▶ **Passage shown**
--------------------
You had a very interesting macro situation form in USD/CHF during May – June 2010. USD/CHF surged a thousand pips higher with very small retracements. Why was this so?
Well EUR/USD and USD/CHF can be inversely correlated, meaning that whatever one does, the other will do the opposite. You had a situation in EUR/USD where the sovereign debt problems flared up and EUR/USD started dropping hundreds and thousands of pips. This massive EUR/USD selling was feeding into USD/CHF buying. The more EUR/USD went down, the more there was buying pressure in USD/CHF.
However, this was not the most interesting element to the puzzle. For if the EUR/USD shorting stopped and the market snapped higher, then USD/CHF would of collapsed lower as well.
But there was a much bigger element in play during that time period. This came in the form of the Swiss National Bank intervention in EUR/CHF during that same time period. The Swiss National bank was defending the 1.4320 level as well as the 1.4000 level with massive limit bid orders. They even went on the offensive and bid up the market in EUR/CHF several hundred pips higher in an aggressive intervention attempt during May 19 – 21, 2010.
--------------------
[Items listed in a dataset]

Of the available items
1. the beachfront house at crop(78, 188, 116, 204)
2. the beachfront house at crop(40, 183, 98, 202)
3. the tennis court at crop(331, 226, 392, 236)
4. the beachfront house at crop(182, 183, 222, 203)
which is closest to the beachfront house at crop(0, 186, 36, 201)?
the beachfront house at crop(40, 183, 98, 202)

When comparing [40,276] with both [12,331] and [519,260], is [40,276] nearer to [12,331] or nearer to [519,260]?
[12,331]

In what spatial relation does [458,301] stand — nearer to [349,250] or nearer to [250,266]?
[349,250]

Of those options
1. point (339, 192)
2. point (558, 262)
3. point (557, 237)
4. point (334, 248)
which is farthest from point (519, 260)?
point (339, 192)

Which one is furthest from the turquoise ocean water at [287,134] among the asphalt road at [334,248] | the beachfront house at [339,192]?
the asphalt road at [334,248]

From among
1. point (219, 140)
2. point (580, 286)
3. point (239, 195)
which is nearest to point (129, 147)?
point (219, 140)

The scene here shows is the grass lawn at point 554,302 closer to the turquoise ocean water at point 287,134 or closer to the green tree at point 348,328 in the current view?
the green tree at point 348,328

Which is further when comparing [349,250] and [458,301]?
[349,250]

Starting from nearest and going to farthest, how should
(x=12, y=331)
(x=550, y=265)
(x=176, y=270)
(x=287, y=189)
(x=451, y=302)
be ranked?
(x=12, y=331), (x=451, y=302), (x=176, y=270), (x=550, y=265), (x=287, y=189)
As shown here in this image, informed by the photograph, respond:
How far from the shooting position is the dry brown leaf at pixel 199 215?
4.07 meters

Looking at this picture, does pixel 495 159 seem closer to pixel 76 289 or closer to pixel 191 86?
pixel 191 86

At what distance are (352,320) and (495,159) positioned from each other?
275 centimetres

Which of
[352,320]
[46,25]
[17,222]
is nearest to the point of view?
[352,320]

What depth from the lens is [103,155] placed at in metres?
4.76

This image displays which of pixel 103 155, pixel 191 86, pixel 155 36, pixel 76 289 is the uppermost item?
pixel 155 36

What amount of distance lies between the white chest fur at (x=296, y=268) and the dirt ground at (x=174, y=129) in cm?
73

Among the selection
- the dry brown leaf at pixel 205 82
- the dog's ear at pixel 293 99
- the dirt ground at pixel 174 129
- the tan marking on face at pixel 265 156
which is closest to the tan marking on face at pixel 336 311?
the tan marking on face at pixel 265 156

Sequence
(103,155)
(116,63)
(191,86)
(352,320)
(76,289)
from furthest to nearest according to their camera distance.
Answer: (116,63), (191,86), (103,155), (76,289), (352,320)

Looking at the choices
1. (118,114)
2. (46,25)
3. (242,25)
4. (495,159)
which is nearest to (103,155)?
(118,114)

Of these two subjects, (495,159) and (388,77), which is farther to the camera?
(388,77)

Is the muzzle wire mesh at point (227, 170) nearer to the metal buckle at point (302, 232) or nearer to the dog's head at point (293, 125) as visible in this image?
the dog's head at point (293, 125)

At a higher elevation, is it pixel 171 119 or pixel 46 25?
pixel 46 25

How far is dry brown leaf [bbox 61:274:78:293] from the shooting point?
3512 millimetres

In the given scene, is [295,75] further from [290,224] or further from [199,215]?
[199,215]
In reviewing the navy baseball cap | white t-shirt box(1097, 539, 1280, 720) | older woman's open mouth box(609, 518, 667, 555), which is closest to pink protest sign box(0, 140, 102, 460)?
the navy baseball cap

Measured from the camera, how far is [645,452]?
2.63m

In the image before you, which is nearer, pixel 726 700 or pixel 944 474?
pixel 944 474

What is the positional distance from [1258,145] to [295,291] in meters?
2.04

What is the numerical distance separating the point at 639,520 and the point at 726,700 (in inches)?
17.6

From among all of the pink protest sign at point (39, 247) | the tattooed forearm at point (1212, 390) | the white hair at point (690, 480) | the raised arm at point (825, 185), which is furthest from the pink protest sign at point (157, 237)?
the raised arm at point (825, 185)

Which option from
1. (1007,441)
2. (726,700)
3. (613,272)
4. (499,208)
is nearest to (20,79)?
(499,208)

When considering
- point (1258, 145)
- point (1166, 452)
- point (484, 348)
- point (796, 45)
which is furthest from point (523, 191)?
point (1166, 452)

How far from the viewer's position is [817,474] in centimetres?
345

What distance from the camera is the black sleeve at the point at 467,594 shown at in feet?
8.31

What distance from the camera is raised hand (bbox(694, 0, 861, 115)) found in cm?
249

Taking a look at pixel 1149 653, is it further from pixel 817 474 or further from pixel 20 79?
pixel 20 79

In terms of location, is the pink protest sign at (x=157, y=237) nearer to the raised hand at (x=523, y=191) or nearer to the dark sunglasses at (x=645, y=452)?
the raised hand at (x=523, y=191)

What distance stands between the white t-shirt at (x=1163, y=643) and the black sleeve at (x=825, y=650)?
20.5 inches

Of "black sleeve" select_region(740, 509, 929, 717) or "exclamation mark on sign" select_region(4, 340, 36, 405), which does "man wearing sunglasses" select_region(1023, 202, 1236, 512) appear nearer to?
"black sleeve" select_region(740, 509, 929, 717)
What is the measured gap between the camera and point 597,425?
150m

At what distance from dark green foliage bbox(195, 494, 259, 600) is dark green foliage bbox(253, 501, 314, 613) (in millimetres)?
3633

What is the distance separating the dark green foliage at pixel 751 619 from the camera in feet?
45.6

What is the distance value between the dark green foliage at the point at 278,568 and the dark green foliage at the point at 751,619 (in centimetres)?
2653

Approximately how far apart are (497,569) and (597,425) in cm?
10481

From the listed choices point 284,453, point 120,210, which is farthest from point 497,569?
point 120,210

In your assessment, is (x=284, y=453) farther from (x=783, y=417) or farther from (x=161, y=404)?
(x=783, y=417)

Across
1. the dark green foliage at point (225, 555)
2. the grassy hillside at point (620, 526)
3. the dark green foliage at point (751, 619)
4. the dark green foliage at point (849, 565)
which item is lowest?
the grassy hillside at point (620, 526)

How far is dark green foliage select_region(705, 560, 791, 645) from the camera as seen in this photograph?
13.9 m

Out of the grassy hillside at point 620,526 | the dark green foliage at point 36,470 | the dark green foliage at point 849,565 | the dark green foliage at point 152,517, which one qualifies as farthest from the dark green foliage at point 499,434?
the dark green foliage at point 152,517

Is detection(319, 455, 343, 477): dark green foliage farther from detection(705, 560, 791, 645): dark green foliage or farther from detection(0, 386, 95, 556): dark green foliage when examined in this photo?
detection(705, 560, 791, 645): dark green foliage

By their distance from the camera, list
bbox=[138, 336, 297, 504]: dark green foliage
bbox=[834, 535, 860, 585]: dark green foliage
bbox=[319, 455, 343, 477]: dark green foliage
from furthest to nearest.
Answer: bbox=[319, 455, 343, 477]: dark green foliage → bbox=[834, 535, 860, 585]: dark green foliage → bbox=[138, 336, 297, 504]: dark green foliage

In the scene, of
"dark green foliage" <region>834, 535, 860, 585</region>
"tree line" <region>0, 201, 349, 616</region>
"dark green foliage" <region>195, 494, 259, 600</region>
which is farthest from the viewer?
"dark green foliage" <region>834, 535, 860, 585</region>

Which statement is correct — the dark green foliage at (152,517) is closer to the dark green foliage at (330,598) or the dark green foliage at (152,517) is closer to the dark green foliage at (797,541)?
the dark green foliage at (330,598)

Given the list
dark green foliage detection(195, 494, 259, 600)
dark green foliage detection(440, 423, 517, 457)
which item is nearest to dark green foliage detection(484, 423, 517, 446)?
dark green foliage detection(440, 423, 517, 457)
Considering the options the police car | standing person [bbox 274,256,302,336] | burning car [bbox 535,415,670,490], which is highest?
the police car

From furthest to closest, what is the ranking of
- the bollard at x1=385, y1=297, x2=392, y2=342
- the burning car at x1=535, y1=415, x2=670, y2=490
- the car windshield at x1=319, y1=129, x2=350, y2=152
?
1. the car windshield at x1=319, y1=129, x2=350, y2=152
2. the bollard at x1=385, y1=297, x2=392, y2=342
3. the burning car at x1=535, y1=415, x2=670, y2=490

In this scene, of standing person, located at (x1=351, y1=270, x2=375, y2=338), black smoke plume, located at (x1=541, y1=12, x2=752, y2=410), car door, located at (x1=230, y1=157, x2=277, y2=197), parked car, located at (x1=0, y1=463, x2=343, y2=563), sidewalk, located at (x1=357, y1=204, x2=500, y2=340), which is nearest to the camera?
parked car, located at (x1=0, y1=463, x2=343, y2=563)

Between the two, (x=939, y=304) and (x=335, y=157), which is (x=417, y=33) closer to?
--------------------
▶ **Directions**
1. In the USD/CHF passage, which two EUR/CHF levels was the Swiss National Bank defending?
2. Turn the paragraph of the USD/CHF passage that begins "Well EUR/USD and USD/CHF can be inversely correlated" into a short bulleted list that keeps its main facts.
3. Carry the USD/CHF passage forward from its last sentence.
This data has no connection to the USD/CHF passage.

▶ **Answers to the problems**
1. It was defending 1.4320 and 1.4000.

2.
- EUR/USD and USD/CHF can be inversely correlated, so one tends to move opposite to the other.
- When sovereign debt problems flared up, EUR/USD dropped by hundreds and thousands of pips.
- This heavy EUR/USD selling fed into USD/CHF buying.
- The further EUR/USD fell, the greater the buying pressure in USD/CHF.

3.
All these huge limit bids in EUR/CHF fed into USD/CHF being bid on dips as well. Therefore the downside in USD/CHF was temporary protected because of the massive limit bids in EUR/CHF. This led to a very good long trade in USD/CHF which benefited from the EUR/USD weakness, but also the downside was protected because the SNB was attempting to stop the EUR/CHF from going lower.
Examples of Global Macro Trading
French Franc collapse after election of socialist Francois Mitterrand.
Comment on it and include it for analysis with bloomberg charts.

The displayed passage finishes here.